The paper ejector unit 100 is configured to print predetermined information (including text, graphics, and other data) on a portion of a long-length roll paper P, cut the printed portion in a predetermined length, and eject the cut portion outside through an exit slot 90. It comprises a paper holder 10 rotatably supporting the roll paper P, a horizontally extending first path 40, on which an end of the paper P is transported forward to the exit slot 90, a printer 20 provided in the middle of the first path 40 to print data on the paper P transported therealong, a cutter 30 provided in the middle of the first path 40 and further downstream in the forward direction than the printer 20 to cut the paper P in a predetermined length, a second path 50 provided at a lower position than the first path 40 and substantially parallel (horizontal) to the first path 40, a guide 70 provided between the first and second paths 40, 50 and having an inclined face to restrict the paper P from deflecting upward, and a third path 60 branching downward from the second path 50 to recover the paper P. It also comprises an opening 81 at the forward back end of the second path 50, and a reversible transportation roller assembly 82 provided in the middle of the second path 50 to be rotated to transport the paper P forward to the exit slot 90, to be reversely rotated to withdraw the paper P having been transported to the exit slot 90, and to stop rotating to stop transporting the paper P. The third path 60 branches downward from the second path 50 and is provided in the vicinity of a forward upstream side of the reversible transportation roller assembly 82.

Paper sensors 52, 62 (photo reflector or the like, for example) are provided on the second path 50 and the third path 60, respectively, to detect the paper P passing thereon.

Moreover, the paper ejector unit 100 comprises a drive controller 80 which is incorporated in a control board disposed under the paper holder 10 to selectively switch the rotation of the reversible transportation roller assembly 82 in accordance with one of the following conditions (1) to (3), as shown in FIG. 2.

(1) A state of the paper P detected by the paper sensors 52, 62

(2) Predetermined conditions such as an elapse of a predetermined period

(3) A state of the paper P detected by the paper sensors 52, 62 and predetermined conditions such as an elapse of a predetermined period

The control board is provided to perform various controls over the respective elements of the paper ejector unit 100, such as power supply to a not-shown power source, the printer 20, cutter 30 and paper sensors 52, 62.

Further, the drive controller 80 does not have to be a part of the control board, or it does not need to be configured independently from the reversible transportation roller assembly 82. It can be incorporated in the reversible transportation roller assembly 82, for example.

The paper holder 10 includes a shaft 11 extending in the width direction of the paper ejector unit 100 as shown in FIG. 1. The shaft 11 is inserted through the core of the roll paper P to rotatably support the paper P.

The second path 50 includes a gap as an opening 86 between the third path 60 and in the vicinity of the forward upstream of the reversible transportation roller assembly 82.

## GIVEN INSTRUCTION
Print the part of the paper ejector text between "(3) A state" and "support the paper P.", inclusive, with its wording unchanged.

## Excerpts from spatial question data
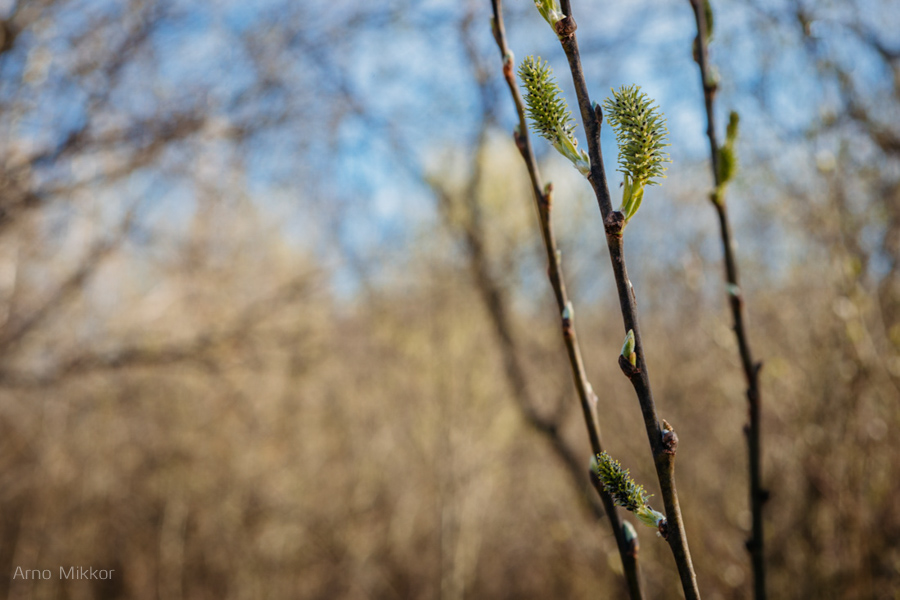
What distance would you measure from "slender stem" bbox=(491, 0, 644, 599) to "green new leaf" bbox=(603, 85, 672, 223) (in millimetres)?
179

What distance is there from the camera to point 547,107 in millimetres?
587

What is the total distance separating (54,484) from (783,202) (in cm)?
683

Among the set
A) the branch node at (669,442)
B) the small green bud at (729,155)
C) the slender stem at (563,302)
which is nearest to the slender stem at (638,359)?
the branch node at (669,442)

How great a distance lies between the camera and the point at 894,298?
2.81 meters

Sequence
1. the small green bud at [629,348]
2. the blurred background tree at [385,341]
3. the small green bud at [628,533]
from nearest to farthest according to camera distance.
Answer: the small green bud at [629,348]
the small green bud at [628,533]
the blurred background tree at [385,341]

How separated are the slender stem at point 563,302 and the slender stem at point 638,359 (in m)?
0.16

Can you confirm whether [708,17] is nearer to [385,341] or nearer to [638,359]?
[638,359]

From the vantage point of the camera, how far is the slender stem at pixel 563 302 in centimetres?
74

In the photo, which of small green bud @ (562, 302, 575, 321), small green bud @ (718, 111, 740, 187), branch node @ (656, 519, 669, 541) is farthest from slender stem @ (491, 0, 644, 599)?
small green bud @ (718, 111, 740, 187)

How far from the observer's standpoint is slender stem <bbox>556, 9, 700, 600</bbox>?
22.0 inches

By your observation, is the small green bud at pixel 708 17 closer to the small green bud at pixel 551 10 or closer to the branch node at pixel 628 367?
the small green bud at pixel 551 10

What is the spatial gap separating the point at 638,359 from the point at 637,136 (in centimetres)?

## WRITTEN ANSWER
(3) A state of the paper P detected by the paper sensors 52, 62 and predetermined conditions such as an elapse of a predetermined period

The control board is provided to perform various controls over the respective elements of the paper ejector unit 100, such as power supply to a not-shown power source, the printer 20, cutter 30 and paper sensors 52, 62.

Further, the drive controller 80 does not have to be a part of the control board, or it does not need to be configured independently from the reversible transportation roller assembly 82. It can be incorporated in the reversible transportation roller assembly 82, for example.

The paper holder 10 includes a shaft 11 extending in the width direction of the paper ejector unit 100 as shown in FIG. 1. The shaft 11 is inserted through the core of the roll paper P to rotatably support the paper P.